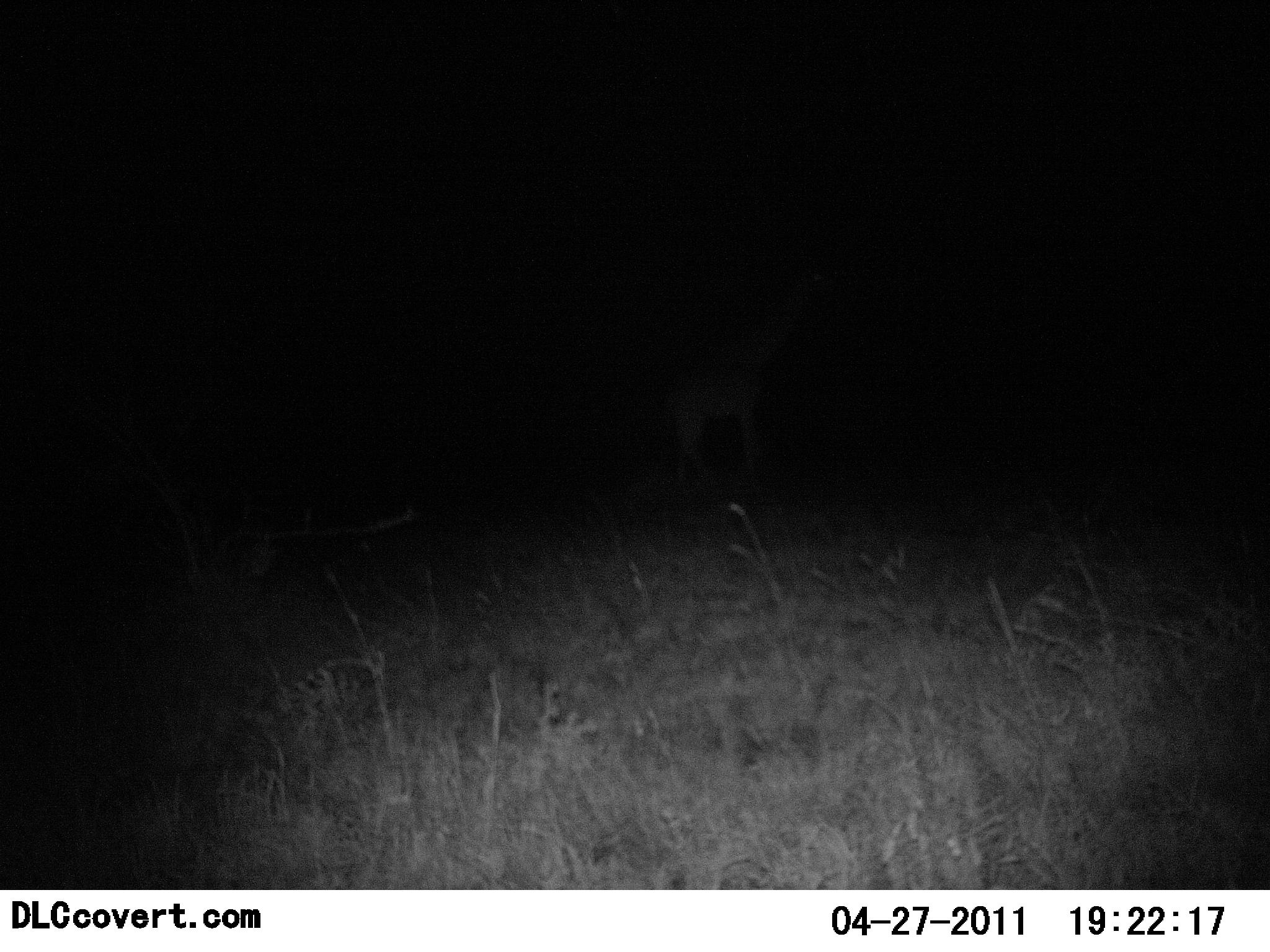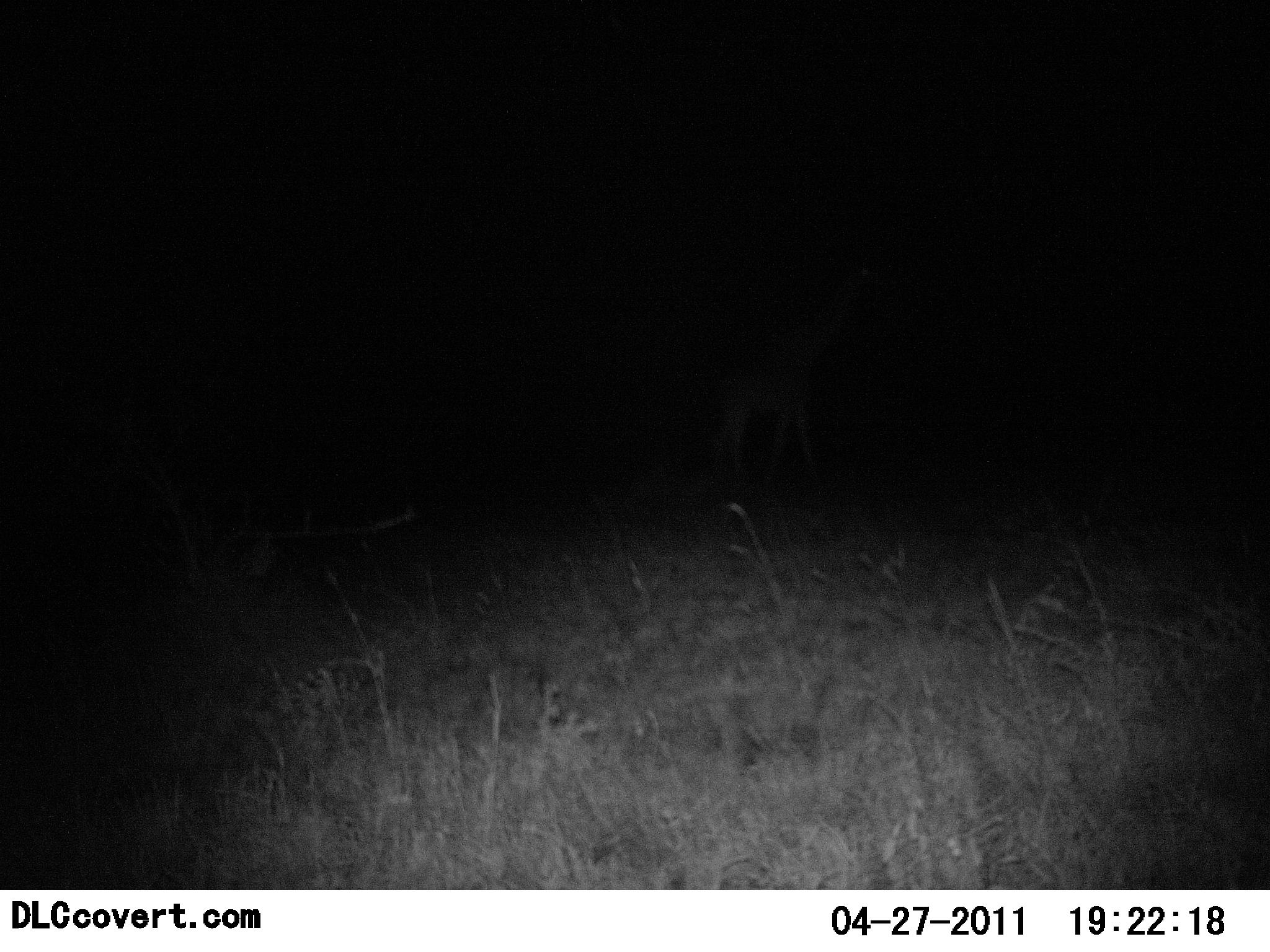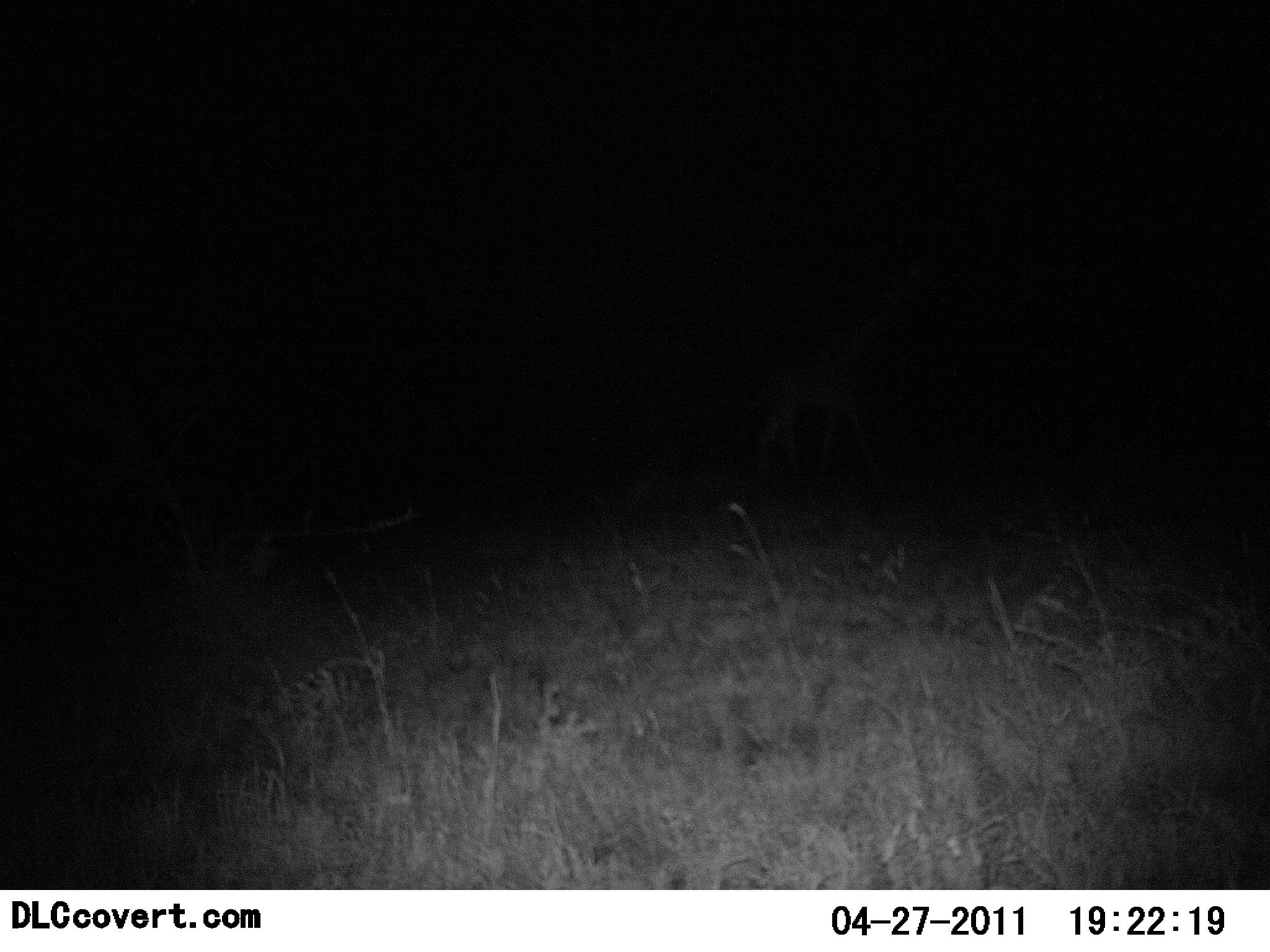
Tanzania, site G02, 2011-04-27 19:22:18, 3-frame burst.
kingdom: Animalia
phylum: Chordata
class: Mammalia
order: Artiodactyla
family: Giraffidae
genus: Giraffa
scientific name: Giraffa camelopardalis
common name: giraffe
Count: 1.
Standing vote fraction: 17%.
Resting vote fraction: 0%.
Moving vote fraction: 83%.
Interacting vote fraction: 0%.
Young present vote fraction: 0%.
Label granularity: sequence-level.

• _DIRECTIONS FOR THIS TASK_
Without the pictures, write out the whole listing exactly as it appears.

• _RESPONSE TO THE TASK_
Tanzania, site G02, 2011-04-27 19:22:18, 3-frame burst.
kingdom: Animalia
phylum: Chordata
class: Mammalia
order: Artiodactyla
family: Giraffidae
genus: Giraffa
scientific name: Giraffa camelopardalis
common name: giraffe
Count: 1.
Standing vote fraction: 17%.
Resting vote fraction: 0%.
Moving vote fraction: 83%.
Interacting vote fraction: 0%.
Young present vote fraction: 0%.
Label granularity: sequence-level.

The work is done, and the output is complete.